After the Billion-Dollar Escape
Figma kept building throughout the acquisition period and accelerated after. FigJam extended the shared canvas to whiteboarding and planning.
Dev Mode gave engineers a structured way to inspect designs and pull code values.
At Config 2025, Figma announced Figma Sites for publishing designs to the web, and Figma Make, a prototype-and-code generation tool powered by Anthropic's Claude.
In April 2025, Figma filed confidential IPO paperwork with the SEC.
On July 31, 2025, the company went public on the New York Stock Exchange under the ticker FIG. Shares opened at $85, and the company closed the day at a market value of approximately $56.3 billion. That was more than tripling its IPO price.
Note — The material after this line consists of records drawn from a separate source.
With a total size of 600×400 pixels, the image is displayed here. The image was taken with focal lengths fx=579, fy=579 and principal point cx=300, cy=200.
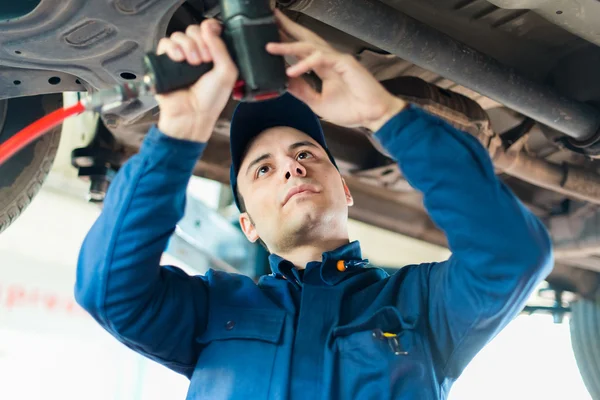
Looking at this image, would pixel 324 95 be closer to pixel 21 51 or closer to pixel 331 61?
pixel 331 61

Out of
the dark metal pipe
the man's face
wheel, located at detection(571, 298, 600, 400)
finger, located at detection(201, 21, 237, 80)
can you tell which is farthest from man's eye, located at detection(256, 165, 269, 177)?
wheel, located at detection(571, 298, 600, 400)

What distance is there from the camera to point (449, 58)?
909mm

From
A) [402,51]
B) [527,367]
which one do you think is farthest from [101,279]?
[527,367]

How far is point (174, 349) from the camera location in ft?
2.52

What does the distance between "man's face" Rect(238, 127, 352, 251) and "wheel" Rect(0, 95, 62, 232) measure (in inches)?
14.9

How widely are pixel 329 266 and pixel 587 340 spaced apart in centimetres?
153

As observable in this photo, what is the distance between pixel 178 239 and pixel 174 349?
116 cm

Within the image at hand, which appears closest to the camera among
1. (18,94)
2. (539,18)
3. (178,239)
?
(18,94)

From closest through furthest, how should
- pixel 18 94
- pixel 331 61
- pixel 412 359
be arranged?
pixel 331 61
pixel 412 359
pixel 18 94

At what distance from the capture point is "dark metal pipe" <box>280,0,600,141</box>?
79cm

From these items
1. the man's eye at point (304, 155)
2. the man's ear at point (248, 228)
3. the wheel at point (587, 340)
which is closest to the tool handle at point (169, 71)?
the man's eye at point (304, 155)

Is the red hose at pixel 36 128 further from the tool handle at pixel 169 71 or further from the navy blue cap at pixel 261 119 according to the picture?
the navy blue cap at pixel 261 119

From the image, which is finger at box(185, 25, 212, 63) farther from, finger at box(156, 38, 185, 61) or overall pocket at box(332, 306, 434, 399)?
overall pocket at box(332, 306, 434, 399)

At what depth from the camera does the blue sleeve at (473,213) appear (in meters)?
0.60
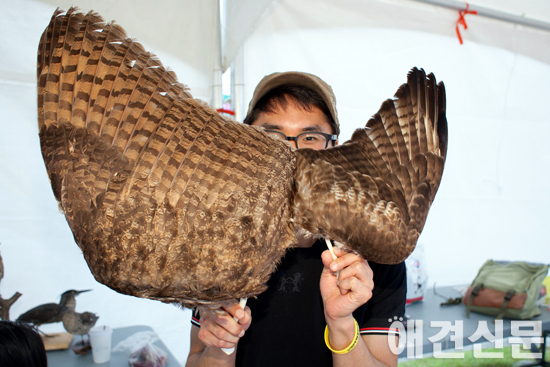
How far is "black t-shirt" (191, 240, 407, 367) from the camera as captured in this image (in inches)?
47.6

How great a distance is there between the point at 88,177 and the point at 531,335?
3.47 meters

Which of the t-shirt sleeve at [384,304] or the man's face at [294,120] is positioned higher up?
the man's face at [294,120]

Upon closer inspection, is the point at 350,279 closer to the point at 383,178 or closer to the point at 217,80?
the point at 383,178

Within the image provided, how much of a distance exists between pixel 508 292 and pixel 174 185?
2997 millimetres

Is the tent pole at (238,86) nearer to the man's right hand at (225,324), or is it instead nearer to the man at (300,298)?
the man at (300,298)

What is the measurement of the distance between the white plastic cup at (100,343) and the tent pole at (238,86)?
4.77 feet

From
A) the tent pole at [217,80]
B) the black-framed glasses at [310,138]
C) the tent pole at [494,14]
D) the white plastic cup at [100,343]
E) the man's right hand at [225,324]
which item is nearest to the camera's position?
the man's right hand at [225,324]

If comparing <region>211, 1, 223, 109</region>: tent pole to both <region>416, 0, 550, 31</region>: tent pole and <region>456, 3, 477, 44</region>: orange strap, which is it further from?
<region>456, 3, 477, 44</region>: orange strap

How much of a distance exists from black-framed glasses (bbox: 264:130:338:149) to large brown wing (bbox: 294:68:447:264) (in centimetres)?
31

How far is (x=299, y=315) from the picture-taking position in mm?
1237

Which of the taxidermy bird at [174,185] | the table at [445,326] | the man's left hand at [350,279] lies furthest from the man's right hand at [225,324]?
the table at [445,326]

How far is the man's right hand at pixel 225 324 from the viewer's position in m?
0.85

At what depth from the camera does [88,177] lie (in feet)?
2.44

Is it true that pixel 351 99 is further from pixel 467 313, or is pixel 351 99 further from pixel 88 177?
pixel 88 177
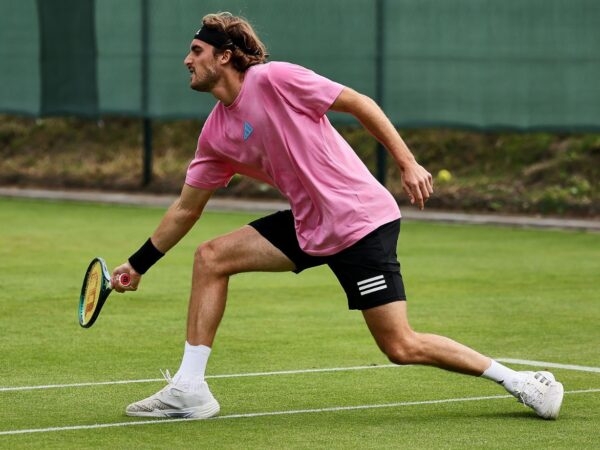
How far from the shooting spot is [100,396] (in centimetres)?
771

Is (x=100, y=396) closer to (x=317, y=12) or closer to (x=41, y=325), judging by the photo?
(x=41, y=325)

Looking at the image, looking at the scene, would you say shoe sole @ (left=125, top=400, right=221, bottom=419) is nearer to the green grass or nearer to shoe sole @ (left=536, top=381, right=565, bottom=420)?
the green grass

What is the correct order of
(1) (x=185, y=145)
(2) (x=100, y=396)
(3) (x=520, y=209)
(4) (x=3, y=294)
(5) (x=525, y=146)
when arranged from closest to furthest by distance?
(2) (x=100, y=396) → (4) (x=3, y=294) → (3) (x=520, y=209) → (5) (x=525, y=146) → (1) (x=185, y=145)

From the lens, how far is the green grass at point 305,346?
688cm

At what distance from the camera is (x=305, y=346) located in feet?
30.3

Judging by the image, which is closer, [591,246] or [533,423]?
[533,423]

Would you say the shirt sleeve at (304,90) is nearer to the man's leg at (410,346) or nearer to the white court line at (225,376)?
the man's leg at (410,346)

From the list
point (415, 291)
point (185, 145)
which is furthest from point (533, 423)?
point (185, 145)

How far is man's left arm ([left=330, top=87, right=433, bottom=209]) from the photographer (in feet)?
22.2

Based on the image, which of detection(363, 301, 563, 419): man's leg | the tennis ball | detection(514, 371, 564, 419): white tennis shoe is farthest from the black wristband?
the tennis ball

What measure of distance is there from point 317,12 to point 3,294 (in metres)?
7.90

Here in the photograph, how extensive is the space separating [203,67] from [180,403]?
1.46 metres

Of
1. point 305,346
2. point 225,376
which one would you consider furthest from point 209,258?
point 305,346

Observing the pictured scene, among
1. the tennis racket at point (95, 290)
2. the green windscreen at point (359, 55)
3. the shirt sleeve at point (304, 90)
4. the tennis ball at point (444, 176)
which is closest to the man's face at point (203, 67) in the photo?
the shirt sleeve at point (304, 90)
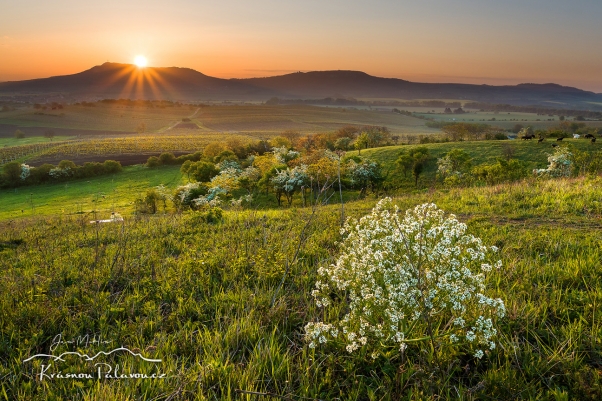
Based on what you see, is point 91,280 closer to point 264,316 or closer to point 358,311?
point 264,316

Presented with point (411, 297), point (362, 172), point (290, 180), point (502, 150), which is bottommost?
point (290, 180)

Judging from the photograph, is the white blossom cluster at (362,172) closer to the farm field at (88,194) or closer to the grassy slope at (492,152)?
the grassy slope at (492,152)

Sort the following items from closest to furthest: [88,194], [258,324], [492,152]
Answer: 1. [258,324]
2. [492,152]
3. [88,194]

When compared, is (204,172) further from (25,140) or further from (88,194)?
(25,140)

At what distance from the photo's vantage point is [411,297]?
341cm

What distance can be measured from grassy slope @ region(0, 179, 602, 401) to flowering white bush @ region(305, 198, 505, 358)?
25 centimetres

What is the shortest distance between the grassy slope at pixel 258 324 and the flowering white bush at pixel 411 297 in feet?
0.84

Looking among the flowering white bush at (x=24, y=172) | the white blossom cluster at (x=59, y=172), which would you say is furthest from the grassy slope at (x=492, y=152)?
the flowering white bush at (x=24, y=172)

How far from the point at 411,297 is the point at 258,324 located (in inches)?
73.2

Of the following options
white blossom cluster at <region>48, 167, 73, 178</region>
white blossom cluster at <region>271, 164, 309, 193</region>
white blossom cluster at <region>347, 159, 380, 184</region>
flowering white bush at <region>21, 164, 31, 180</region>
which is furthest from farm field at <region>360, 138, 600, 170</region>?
flowering white bush at <region>21, 164, 31, 180</region>

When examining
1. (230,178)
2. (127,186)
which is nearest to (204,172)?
(230,178)

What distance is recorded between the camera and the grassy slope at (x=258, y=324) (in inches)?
126

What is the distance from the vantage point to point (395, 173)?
60031 millimetres
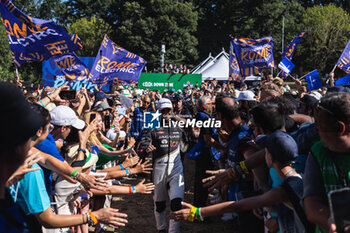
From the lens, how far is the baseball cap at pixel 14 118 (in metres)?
1.65

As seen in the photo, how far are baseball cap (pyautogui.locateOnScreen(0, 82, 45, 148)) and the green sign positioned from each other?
701 inches

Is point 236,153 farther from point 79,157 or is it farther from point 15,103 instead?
point 15,103

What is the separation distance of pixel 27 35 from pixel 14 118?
730 centimetres

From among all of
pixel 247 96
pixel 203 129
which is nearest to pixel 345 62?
pixel 247 96

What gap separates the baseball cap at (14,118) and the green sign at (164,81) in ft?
58.4

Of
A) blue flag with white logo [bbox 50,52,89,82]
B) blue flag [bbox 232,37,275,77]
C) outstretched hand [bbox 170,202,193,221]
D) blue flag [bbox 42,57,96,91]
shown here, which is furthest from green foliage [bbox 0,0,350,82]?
outstretched hand [bbox 170,202,193,221]

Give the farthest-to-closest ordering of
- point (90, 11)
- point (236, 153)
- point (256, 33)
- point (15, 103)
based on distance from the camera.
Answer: point (90, 11), point (256, 33), point (236, 153), point (15, 103)

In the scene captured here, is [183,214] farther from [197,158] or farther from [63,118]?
[197,158]

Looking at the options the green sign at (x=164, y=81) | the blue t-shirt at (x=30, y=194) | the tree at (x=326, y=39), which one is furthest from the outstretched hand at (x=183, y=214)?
the tree at (x=326, y=39)

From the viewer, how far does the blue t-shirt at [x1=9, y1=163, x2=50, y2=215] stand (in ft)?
7.16

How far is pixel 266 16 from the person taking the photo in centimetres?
5644

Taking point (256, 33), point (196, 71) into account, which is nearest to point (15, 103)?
point (196, 71)

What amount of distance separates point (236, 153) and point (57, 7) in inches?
2588

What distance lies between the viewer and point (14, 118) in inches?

Figma reported annual revenue of $1.056 billion in 2025. The company that Adobe had tried to buy for $20 billion was now worth nearly three times that.

How Figma fought and won against Adobe
The Decision That Mattered
Most people, when they think about Figma, think about the design features, such as auto-layout, component libraries, and prototyping.
These are so good. But they are not what built the company.
The thing that built Figma was the decision to treat design as a shared activity from the start. Not a file one person owned and others received. A live workspace where everyone who touched a product could be present at the same time.
However, that decision was not obvious in 2012. The whole industry had decided that design tools were for designers. Figma decided they were for product teams.
The browser became its distribution strategy. If the file opens via a link, anyone can join without downloading anything. Multiplayer was the retention strategy: once your team is inside the same canvas, no single person can easily migrate somewhere else.
The viral spread through companies was the product working exactly as intended. Adobe saw the industry in 2022 and concluded that the only move was to buy the company that had beaten it.
But Figma's answer, after 15 months of scrutiny and a $1 billion breakup fee, was to go public and be worth three times what Adobe had offered.
That is what one counterintuitive product decision, made early and defended consistently, can produce.
So, what does this make you think about the tools your own team uses every day, and the assumptions baked into how they were designed?